#### Task to complete
The whole listing needs to be restated word for word.

▼▼▼

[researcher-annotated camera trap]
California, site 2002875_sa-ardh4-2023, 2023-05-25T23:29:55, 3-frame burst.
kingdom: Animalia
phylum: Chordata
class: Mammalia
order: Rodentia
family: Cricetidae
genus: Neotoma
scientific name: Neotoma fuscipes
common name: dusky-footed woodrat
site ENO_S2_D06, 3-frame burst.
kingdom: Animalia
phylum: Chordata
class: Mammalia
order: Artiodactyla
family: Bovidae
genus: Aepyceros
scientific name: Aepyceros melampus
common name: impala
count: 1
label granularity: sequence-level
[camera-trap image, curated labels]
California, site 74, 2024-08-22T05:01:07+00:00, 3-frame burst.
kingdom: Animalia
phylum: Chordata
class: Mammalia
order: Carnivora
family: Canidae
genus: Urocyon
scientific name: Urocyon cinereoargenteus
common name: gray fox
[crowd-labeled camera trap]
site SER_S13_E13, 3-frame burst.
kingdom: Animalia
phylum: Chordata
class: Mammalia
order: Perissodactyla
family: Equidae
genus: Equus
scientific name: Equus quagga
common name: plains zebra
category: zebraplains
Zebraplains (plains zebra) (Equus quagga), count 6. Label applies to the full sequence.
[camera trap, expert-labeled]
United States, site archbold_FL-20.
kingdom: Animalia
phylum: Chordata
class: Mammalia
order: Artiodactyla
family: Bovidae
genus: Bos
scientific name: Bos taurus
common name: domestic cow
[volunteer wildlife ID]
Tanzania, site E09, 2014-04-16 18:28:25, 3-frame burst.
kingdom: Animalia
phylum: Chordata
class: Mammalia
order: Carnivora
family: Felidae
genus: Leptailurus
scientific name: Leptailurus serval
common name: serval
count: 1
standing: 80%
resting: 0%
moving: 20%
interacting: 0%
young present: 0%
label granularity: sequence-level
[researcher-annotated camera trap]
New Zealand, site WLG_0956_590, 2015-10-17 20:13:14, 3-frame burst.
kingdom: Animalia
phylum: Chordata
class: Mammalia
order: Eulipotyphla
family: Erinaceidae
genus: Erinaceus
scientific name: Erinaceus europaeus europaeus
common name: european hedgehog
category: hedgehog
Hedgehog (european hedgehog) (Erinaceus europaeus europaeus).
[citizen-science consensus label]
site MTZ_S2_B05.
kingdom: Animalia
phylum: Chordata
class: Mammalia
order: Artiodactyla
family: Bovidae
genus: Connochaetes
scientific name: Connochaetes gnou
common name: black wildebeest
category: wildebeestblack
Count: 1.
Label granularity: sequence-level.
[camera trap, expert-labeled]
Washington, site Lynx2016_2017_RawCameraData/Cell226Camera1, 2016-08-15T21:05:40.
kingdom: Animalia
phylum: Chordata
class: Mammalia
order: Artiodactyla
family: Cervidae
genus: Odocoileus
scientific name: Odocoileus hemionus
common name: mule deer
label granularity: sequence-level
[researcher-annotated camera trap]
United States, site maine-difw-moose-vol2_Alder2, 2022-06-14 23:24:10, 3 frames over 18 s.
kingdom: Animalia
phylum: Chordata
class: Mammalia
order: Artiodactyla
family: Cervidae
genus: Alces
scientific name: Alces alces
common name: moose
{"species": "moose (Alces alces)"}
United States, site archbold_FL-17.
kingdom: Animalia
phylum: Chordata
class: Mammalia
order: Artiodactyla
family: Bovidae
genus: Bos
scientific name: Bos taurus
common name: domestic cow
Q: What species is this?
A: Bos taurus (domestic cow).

▲▲▲

#### Completed task
[researcher-annotated camera trap]
California, site 2002875_sa-ardh4-2023, 2023-05-25T23:29:55, 3-frame burst.
kingdom: Animalia
phylum: Chordata
class: Mammalia
order: Rodentia
family: Cricetidae
genus: Neotoma
scientific name: Neotoma fuscipes
common name: dusky-footed woodrat
site ENO_S2_D06, 3-frame burst.
kingdom: Animalia
phylum: Chordata
class: Mammalia
order: Artiodactyla
family: Bovidae
genus: Aepyceros
scientific name: Aepyceros melampus
common name: impala
count: 1
label granularity: sequence-level
[camera-trap image, curated labels]
California, site 74, 2024-08-22T05:01:07+00:00, 3-frame burst.
kingdom: Animalia
phylum: Chordata
class: Mammalia
order: Carnivora
family: Canidae
genus: Urocyon
scientific name: Urocyon cinereoargenteus
common name: gray fox
[crowd-labeled camera trap]
site SER_S13_E13, 3-frame burst.
kingdom: Animalia
phylum: Chordata
class: Mammalia
order: Perissodactyla
family: Equidae
genus: Equus
scientific name: Equus quagga
common name: plains zebra
category: zebraplains
Zebraplains (plains zebra) (Equus quagga), count 6. Label applies to the full sequence.
[camera trap, expert-labeled]
United States, site archbold_FL-20.
kingdom: Animalia
phylum: Chordata
class: Mammalia
order: Artiodactyla
family: Bovidae
genus: Bos
scientific name: Bos taurus
common name: domestic cow
[volunteer wildlife ID]
Tanzania, site E09, 2014-04-16 18:28:25, 3-frame burst.
kingdom: Animalia
phylum: Chordata
class: Mammalia
order: Carnivora
family: Felidae
genus: Leptailurus
scientific name: Leptailurus serval
common name: serval
count: 1
standing: 80%
resting: 0%
moving: 20%
interacting: 0%
young present: 0%
label granularity: sequence-level
[researcher-annotated camera trap]
New Zealand, site WLG_0956_590, 2015-10-17 20:13:14, 3-frame burst.
kingdom: Animalia
phylum: Chordata
class: Mammalia
order: Eulipotyphla
family: Erinaceidae
genus: Erinaceus
scientific name: Erinaceus europaeus europaeus
common name: european hedgehog
category: hedgehog
Hedgehog (european hedgehog) (Erinaceus europaeus europaeus).
[citizen-science consensus label]
site MTZ_S2_B05.
kingdom: Animalia
phylum: Chordata
class: Mammalia
order: Artiodactyla
family: Bovidae
genus: Connochaetes
scientific name: Connochaetes gnou
common name: black wildebeest
category: wildebeestblack
Count: 1.
Label granularity: sequence-level.
[camera trap, expert-labeled]
Washington, site Lynx2016_2017_RawCameraData/Cell226Camera1, 2016-08-15T21:05:40.
kingdom: Animalia
phylum: Chordata
class: Mammalia
order: Artiodactyla
family: Cervidae
genus: Odocoileus
scientific name: Odocoileus hemionus
common name: mule deer
label granularity: sequence-level
[researcher-annotated camera trap]
United States, site maine-difw-moose-vol2_Alder2, 2022-06-14 23:24:10, 3 frames over 18 s.
kingdom: Animalia
phylum: Chordata
class: Mammalia
order: Artiodactyla
family: Cervidae
genus: Alces
scientific name: Alces alces
common name: moose
{"species": "moose (Alces alces)"}
United States, site archbold_FL-17.
kingdom: Animalia
phylum: Chordata
class: Mammalia
order: Artiodactyla
family: Bovidae
genus: Bos
scientific name: Bos taurus
common name: domestic cow
Q: What species is this?
A: Bos taurus (domestic cow).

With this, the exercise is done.